Setting a CheckpointConfig doesn't seem to filter out checkpoints correctly

I’m having some problems where specifying CheckpointConfig doesn’t seem to have the expected outcome.

Here are some info about my setup and what I’m trying to do:

  • I’m using ray==2.8.1.
  • I’m running ray.tune experiments and I’m running each trials (2 trials) for a number of 6 iterations (max_t=6).
  • When calling tune.run, I’m specifying the following checkpoint_config:
checkpoint_config = ray.air.config.CheckpointConfig(
      num_to_keep=1,
      checkpoint_score_attribute="eval_metric", # Validated in my code
      checkpoint_score_order="min",
  )

When I run my tuning pipeline, I can see the ~/ray_results/ directory containing the following checkpoints for each of my trials:

image

I’d like to keep only the content of checkpoint_XXXXXX directory containing the best checkpoint and not the content of the checkpoints directory because I need to sync this to S3 using storage_path.

Storing all of those checkpoints and it’s taking quite a bit of space (each checkpoint being close to 1Gb). I thought I could achieve this using the checkpoint config object but somehow it’s not working properly.

What am I missing ? :thinking:

1 Like

cc @justinvyu for Tune

I am also observing num_to_keep is not working as expected.

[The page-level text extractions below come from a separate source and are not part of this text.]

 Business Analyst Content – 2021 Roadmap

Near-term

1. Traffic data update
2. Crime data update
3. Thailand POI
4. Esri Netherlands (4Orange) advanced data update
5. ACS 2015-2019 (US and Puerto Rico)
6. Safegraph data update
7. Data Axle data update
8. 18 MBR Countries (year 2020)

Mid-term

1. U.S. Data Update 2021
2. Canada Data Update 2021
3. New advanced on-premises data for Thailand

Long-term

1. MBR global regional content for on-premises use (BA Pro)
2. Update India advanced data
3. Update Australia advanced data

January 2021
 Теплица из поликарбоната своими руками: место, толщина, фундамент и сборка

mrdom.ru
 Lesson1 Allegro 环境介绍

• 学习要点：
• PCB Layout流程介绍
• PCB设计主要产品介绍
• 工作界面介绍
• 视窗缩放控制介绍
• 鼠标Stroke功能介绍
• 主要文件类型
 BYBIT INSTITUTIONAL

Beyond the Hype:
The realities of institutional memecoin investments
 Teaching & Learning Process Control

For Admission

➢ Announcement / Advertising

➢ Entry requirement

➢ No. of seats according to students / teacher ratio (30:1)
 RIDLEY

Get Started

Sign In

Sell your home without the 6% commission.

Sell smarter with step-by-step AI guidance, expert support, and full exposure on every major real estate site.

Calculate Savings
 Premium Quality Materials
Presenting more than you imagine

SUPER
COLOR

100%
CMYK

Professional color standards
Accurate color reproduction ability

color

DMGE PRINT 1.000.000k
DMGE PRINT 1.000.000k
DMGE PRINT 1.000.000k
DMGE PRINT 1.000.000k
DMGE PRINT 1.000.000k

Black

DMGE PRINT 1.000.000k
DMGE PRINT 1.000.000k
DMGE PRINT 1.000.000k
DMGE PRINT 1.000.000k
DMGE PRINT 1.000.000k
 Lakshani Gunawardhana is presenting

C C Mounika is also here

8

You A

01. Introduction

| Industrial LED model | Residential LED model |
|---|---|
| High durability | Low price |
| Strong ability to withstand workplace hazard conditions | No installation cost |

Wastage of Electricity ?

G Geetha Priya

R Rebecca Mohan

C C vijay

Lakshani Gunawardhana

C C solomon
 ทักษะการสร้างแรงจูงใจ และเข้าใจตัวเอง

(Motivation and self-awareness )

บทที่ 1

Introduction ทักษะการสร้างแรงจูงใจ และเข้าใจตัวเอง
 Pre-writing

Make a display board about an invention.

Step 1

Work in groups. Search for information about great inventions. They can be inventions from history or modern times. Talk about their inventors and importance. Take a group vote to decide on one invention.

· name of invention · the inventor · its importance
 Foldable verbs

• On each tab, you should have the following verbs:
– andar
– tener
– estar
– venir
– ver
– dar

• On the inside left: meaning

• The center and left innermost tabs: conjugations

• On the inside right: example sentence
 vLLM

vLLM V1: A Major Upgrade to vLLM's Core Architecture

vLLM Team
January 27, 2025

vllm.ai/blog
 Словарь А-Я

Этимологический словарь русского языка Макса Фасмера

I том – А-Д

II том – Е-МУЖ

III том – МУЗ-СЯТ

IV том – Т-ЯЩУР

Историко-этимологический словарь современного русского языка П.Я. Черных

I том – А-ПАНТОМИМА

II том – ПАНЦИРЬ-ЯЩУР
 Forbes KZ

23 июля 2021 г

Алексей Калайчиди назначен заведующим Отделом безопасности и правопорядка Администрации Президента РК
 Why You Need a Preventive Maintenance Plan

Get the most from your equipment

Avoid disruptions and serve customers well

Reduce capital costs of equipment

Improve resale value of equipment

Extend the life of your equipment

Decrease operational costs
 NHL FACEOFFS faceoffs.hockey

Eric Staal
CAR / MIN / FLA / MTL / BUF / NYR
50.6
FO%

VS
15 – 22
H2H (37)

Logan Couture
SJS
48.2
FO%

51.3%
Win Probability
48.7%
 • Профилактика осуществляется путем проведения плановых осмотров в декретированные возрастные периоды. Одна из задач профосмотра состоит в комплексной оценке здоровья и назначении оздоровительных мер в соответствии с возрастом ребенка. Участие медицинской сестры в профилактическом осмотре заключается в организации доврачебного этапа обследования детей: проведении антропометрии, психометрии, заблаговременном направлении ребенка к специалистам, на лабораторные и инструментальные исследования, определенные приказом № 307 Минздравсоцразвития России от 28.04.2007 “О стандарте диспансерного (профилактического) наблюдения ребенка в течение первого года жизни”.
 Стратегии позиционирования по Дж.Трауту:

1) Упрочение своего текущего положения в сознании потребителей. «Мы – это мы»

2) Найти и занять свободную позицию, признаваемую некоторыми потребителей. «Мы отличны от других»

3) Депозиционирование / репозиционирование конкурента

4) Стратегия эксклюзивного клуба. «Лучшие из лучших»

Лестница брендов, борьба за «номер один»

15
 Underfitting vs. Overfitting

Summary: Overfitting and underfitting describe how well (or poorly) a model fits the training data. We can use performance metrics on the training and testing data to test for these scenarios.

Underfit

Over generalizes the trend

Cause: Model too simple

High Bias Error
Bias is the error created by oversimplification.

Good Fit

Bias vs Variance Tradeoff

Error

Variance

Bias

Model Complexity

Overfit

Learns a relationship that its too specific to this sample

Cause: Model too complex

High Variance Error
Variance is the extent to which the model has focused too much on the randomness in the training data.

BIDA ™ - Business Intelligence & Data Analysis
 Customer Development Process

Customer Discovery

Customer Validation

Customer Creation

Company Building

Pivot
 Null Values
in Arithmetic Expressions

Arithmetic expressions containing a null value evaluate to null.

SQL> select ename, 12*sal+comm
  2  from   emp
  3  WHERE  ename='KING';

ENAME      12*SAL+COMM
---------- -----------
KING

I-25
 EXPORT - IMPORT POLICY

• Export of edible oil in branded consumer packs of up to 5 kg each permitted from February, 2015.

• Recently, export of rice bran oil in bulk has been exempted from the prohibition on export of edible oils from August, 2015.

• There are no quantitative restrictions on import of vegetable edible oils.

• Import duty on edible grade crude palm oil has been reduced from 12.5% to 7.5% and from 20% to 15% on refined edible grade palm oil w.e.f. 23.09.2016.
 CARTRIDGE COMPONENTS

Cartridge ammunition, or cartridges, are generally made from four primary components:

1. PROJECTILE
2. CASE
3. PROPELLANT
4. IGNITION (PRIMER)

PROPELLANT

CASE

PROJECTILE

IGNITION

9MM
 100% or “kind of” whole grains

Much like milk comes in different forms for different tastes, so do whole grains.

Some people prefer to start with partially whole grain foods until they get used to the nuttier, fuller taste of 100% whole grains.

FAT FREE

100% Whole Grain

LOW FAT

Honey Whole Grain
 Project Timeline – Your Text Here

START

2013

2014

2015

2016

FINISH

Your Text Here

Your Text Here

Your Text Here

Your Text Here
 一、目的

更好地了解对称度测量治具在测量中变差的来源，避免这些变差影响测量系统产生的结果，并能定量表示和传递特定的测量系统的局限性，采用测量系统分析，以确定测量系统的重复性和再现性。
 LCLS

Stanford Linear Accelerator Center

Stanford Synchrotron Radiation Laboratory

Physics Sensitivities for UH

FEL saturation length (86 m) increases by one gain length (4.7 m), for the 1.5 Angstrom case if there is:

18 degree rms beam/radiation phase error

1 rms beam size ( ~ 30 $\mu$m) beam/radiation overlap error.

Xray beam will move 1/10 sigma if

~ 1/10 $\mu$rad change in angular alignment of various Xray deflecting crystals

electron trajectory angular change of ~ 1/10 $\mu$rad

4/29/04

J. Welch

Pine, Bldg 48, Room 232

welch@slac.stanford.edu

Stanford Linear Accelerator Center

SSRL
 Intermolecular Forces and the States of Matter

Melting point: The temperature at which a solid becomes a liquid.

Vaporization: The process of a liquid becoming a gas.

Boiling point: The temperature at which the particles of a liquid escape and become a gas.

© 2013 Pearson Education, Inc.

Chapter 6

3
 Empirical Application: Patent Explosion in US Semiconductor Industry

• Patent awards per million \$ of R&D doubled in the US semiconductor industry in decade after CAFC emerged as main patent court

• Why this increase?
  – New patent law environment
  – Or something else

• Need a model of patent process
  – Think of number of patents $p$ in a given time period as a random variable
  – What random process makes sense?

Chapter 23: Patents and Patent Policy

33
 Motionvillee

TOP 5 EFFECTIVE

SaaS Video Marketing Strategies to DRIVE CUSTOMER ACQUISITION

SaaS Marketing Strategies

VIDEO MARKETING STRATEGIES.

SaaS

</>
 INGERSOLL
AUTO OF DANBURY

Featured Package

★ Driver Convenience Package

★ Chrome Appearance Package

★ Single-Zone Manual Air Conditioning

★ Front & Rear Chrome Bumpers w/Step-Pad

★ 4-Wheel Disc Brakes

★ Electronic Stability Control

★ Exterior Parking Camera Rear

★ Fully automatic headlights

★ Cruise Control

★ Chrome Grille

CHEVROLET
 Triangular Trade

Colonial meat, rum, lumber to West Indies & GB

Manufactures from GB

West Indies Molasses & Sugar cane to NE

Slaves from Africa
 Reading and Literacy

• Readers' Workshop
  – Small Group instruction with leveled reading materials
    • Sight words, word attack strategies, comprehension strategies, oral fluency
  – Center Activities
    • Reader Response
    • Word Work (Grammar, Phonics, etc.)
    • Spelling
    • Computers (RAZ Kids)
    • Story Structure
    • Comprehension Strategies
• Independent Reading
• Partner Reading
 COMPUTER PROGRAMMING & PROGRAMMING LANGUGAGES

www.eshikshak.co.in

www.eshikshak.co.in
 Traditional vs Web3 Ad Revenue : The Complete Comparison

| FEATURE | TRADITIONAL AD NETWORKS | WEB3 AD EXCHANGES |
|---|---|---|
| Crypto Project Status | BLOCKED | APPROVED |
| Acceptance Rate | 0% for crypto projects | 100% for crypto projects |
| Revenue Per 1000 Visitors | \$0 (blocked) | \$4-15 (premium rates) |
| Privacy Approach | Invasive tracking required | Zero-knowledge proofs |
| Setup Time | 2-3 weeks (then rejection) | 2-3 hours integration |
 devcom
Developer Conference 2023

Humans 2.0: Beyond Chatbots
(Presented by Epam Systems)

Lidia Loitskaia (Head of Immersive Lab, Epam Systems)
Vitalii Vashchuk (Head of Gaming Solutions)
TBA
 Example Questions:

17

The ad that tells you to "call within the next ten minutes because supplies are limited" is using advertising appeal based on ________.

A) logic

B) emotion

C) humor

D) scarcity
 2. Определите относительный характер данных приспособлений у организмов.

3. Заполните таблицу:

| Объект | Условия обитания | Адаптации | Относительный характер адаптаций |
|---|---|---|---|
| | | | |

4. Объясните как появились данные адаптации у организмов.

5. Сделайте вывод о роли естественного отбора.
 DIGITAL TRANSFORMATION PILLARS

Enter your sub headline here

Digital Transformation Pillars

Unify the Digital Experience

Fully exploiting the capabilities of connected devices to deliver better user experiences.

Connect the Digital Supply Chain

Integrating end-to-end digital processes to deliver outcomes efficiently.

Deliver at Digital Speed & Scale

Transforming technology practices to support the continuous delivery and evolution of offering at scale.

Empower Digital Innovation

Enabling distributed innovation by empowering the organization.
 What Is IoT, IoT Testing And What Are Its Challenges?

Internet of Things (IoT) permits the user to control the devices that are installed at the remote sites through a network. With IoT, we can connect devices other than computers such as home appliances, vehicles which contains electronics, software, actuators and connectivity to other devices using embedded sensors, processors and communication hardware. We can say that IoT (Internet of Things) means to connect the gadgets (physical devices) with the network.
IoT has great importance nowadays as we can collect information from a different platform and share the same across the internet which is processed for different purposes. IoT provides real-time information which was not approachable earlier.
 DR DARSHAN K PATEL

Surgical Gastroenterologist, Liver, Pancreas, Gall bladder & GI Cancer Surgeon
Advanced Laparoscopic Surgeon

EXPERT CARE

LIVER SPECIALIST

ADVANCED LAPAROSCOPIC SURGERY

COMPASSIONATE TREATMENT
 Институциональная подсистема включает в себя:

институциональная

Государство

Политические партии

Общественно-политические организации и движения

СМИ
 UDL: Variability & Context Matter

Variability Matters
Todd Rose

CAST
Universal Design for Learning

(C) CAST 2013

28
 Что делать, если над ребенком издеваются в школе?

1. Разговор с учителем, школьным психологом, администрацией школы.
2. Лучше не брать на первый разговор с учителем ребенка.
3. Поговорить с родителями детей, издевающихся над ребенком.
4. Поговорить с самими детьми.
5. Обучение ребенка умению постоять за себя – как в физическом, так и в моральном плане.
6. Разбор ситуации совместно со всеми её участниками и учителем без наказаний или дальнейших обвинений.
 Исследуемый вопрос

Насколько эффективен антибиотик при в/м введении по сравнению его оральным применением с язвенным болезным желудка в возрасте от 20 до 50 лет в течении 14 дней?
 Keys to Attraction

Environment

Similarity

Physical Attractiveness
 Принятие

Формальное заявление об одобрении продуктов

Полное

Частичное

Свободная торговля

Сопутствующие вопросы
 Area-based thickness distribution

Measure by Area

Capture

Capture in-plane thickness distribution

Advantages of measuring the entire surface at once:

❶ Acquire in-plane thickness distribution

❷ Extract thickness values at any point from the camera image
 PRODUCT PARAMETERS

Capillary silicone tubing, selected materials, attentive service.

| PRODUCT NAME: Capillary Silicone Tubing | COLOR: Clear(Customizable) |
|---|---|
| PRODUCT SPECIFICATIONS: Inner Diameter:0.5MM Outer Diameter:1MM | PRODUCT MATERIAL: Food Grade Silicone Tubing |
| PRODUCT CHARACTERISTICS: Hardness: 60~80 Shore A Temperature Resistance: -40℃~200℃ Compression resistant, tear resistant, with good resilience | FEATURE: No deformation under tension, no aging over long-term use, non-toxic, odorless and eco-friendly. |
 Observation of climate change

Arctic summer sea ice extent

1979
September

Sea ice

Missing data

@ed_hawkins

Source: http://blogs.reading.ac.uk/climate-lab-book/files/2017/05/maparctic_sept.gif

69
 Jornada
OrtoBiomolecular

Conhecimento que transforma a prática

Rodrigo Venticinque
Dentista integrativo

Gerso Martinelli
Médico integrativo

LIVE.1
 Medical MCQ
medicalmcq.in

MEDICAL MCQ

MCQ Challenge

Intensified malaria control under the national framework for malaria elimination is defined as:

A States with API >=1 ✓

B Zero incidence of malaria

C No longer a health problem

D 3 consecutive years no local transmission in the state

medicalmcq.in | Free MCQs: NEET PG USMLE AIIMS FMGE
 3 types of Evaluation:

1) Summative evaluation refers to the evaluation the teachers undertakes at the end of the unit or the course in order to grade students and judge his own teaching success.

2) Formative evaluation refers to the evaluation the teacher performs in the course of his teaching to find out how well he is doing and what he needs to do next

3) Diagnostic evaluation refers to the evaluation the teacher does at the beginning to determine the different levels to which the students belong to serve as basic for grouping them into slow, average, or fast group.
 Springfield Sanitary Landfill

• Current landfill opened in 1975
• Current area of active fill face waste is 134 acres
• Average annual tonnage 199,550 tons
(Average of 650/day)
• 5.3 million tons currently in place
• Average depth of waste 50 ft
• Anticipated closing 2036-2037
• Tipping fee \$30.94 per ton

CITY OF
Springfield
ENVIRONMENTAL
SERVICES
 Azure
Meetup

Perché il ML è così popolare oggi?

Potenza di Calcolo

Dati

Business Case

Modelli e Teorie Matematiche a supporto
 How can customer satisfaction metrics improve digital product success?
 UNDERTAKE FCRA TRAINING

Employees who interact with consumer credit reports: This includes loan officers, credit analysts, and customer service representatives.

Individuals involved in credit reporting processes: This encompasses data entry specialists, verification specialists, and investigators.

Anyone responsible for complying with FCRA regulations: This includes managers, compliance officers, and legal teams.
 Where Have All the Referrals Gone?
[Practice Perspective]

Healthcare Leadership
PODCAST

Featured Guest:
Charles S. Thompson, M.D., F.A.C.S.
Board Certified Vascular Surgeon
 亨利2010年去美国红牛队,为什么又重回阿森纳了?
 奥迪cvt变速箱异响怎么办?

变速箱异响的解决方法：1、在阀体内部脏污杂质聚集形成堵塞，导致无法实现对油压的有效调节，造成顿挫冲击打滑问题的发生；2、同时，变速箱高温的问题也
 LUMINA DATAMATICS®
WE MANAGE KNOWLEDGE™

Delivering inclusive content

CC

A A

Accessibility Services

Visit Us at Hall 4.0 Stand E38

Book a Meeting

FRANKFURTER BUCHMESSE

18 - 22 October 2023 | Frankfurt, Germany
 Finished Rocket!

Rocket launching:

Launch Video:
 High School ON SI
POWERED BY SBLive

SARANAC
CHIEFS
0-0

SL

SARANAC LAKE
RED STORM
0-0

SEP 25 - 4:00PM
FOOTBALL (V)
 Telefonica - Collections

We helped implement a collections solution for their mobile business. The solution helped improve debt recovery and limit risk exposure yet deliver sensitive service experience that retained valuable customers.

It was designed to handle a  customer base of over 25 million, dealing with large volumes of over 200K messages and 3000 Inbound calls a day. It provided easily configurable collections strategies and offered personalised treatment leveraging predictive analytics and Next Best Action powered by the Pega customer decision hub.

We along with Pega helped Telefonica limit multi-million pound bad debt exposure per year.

I am using pytorch and ray-2.9.1. For finding good config, I have passed train.RunConfig() with num_to_keep=2 to tune.Tuner(). But still I can see more than 2 checkpoints and size keeps on increasing.
I tried searching example for pytorch with num_to_keep=2 for Tune, but couldn’t found one.

Please help by either providing correct approach or any latest usage example.

@Ruiyang_Wang

Any update on this?
This is concerning for us, we can’t rely on the number of checkpoints to keep.